A segunda questão é a da autoridade doutrinal das conferências episcopais. Havia vários defensores do Caminho Sinodal alemão no sínodo e, para seu crédito, eles não fizeram nenhuma tentativa de esconder as suas intenções. Uma proposta era dar às conferências episcopais locais o poder, pelo menos até certo ponto, de tomar decisões doutrinais. Quando esta sugestão foi agendada para a segunda sessão no documento sinodal “Instrumentum Laboris”, muitos de nós ficamos inquietso, pois receávamos que uma tal mudança provocasse o caos. Será que, por exemplo, o casamento gay seria permitido na Alemanha, mas seria um pecado mortal na vizinha Polónia, celebrado no Canadá mas considerado ultrajante na Nigéria? O documento final fala da capacidade das conferências episcopais para articularem a única fé de uma forma devidamente inculturada. Quer isto dizer que podem aplicar pastoralmente o ensinamento imutável da Igreja, ou que podem adaptar esse ensinamento a diferentes cenários culturais? Se for esta última hipótese, o que é que aconteceria à unidade da Igreja na doutrina e na prática? A própria ambiguidade da formulação fez com que alguns de nós sentissemos desconforto com ela. Quando o processo sinodal teve início, há cerca de três anos, alguns receavam que os ensinamentos morais essenciais da Igreja pudessem mudar. Nenhum desses receios se concretizou.

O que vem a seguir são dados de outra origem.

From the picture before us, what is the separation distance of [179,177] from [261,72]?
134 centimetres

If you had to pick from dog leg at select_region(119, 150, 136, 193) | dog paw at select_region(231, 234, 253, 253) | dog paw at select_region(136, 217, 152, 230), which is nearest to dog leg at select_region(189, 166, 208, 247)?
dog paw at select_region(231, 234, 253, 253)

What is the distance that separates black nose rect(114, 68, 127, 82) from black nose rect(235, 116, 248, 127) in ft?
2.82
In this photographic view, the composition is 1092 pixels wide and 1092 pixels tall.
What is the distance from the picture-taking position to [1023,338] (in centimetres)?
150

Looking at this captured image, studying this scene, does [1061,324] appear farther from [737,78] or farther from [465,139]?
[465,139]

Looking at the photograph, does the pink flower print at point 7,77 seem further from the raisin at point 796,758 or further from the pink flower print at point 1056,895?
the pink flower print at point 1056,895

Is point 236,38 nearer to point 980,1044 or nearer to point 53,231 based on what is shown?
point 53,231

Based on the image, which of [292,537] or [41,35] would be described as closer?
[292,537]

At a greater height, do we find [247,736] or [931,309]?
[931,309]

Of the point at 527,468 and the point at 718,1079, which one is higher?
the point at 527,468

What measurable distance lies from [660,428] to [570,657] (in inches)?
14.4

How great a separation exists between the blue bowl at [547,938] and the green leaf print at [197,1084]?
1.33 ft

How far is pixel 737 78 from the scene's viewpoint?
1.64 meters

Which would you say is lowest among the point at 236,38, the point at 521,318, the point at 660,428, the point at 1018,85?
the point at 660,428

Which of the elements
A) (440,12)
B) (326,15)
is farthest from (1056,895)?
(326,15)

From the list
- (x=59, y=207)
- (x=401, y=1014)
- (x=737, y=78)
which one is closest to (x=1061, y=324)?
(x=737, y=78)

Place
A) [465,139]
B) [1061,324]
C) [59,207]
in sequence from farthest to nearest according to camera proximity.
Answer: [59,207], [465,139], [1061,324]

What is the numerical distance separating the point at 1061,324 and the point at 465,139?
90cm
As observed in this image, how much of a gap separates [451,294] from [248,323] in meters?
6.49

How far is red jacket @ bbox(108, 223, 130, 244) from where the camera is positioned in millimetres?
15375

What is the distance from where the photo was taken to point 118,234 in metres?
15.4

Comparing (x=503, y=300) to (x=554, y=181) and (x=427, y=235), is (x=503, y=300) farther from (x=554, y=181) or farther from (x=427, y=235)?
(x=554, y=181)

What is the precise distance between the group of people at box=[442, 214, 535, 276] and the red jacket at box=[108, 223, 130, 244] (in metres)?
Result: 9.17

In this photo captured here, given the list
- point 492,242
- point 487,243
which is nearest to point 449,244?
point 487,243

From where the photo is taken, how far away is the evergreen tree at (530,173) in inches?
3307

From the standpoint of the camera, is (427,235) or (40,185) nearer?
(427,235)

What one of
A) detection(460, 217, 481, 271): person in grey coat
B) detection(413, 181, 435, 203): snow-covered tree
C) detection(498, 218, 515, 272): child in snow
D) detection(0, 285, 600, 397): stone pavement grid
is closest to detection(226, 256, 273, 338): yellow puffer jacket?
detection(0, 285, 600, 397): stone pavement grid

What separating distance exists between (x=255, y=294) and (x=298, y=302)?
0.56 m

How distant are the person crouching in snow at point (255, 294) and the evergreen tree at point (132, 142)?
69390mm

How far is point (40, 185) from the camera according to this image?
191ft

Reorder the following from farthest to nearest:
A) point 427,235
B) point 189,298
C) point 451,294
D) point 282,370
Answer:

O Sínodo, sob a orientação do Santo Padre, chegou a certas decisões de ordem prática no que diz respeito à forma como as decisões são tomadas e a responsabilidade é garantida - e, como eu disse, tudo isso é bom. Não mudou nada no que respeita à doutrina ou à moral. A razão da estabilidade e do sucesso do sínodo é o Espírito Santo. Algo que me chamou a atenção durante as duas sessões foi a importância da oração. Rezámos no início de cada dia; parámos para quatro minutos de oração de meia em meia hora, mais ou menos, durante os nossos debates; começámos cada módulo do Sínodo com uma Missa solene no altar da cátedra; tivemos uma sessão de oração ecuménica particularmente bela, uma noite, no local da crucificação de Pedro; e encerrámos com uma Missa magnífica sob o baldaquino recentemente restaurado na Basílica de São Pedro. Nada disto foi meramente decorativo; tudo isto pertenceu à essência da experiência sinodal. O Espírito guiou-nos para onde queria que fôssemos e impediu-nos de nos desviarmos do caminho certo.